▸ Extrait du document:

▶

Entretien de Laurent Fabius avec le journal Le Monde [ar]

Extraits de l’interview de Laurent Fabius avec le Monde (09 mai 2013)

Quel bilan tirez-vous de l’action extérieure de la France ?

Je juge notre bilan de politique étrangère dans l’ensemble positif. Conformément à notre engagement, nous nous sommes retirés militairement d’Afghanistan pour nouer avec ce pays une coopération civile. L’intervention au Mali a été plus qu’utile : déterminante. Nous avons opéré une réconciliation avec plusieurs Etats importants avec lesquels la France était en froid – Algérie, Chine, Japon, Mexique, Pologne, Turquie. La reconnaissance du statut d’Etat non membre observateur à l’ONU pour la Palestine constitue aussi une avancée.

◀

▸ Données sources:
▶

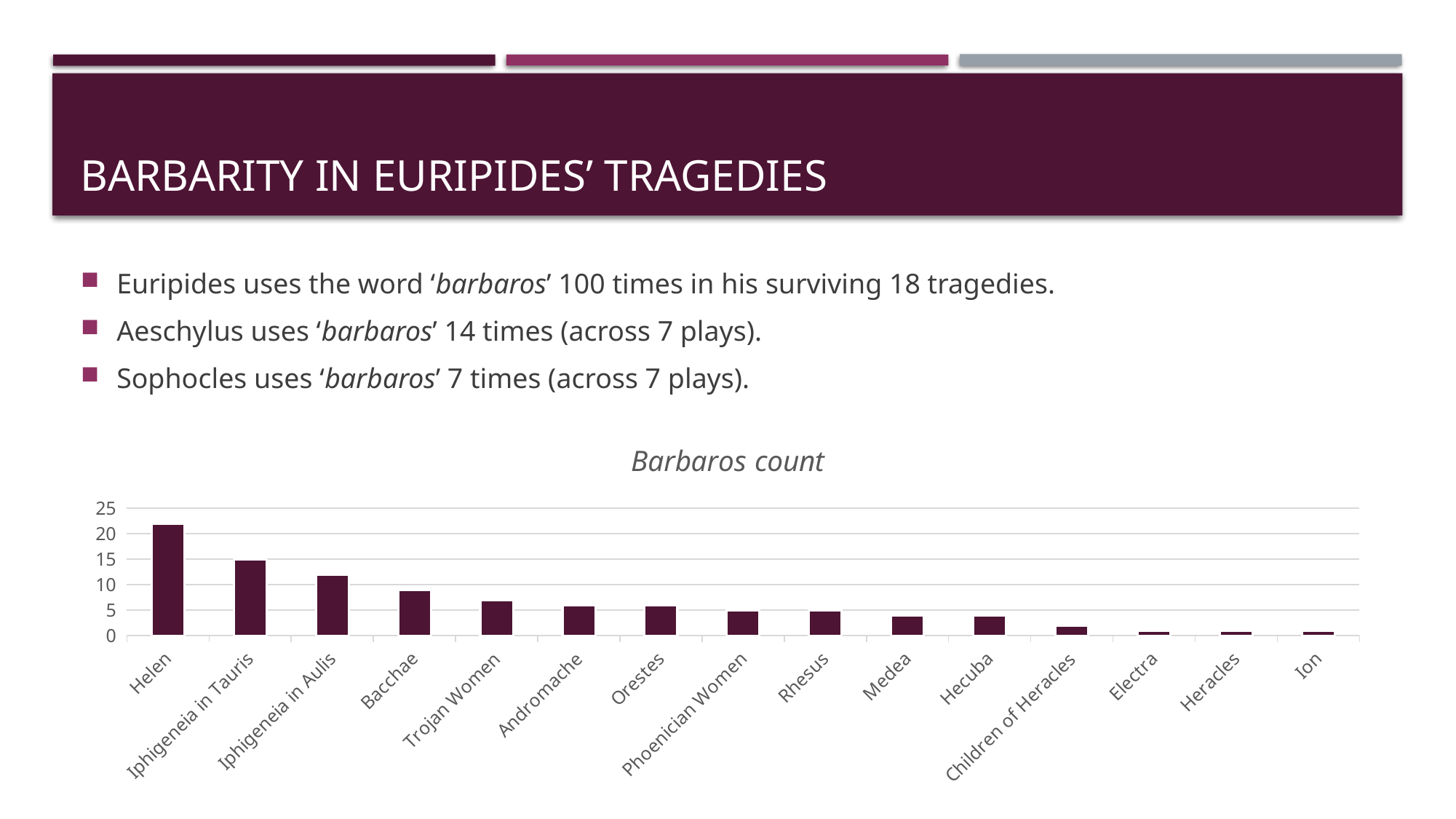
Is the value for Helen greater or less than 20? greater What type of chart is shown on the slide? bar chart Is the value for Iphigeneia in Tauris greater or less than 10? greater Do the values generally rise or fall moving from left to right along the x axis? fall Is the value for Children of Heracles greater or less than 5? less Which has a higher barbaros count, Medea or Iphigeneia in Aulis? Iphigeneia in Aulis How many plays are shown on the x axis of the chart? 15 Which has a higher barbaros count, Helen or Bacchae? Helen Which play has the highest barbaros count in the chart? Helen What is the title of the chart? Barbaros count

◀

▸ Consigne:
Recopiez l'extrait de l'entretien en commençant par « Extraits de l’interview » et en finissant par « aussi une avancée. ». Remplacez-y « positif » par « satisfaisant ».

▸ Corrigé:
Extraits de l’interview de Laurent Fabius avec le Monde (09 mai 2013)

Quel bilan tirez-vous de l’action extérieure de la France ?

Je juge notre bilan de politique étrangère dans l’ensemble satisfaisant. Conformément à notre engagement, nous nous sommes retirés militairement d’Afghanistan pour nouer avec ce pays une coopération civile. L’intervention au Mali a été plus qu’utile : déterminante. Nous avons opéré une réconciliation avec plusieurs Etats importants avec lesquels la France était en froid – Algérie, Chine, Japon, Mexique, Pologne, Turquie. La reconnaissance du statut d’Etat non membre observateur à l’ONU pour la Palestine constitue aussi une avancée.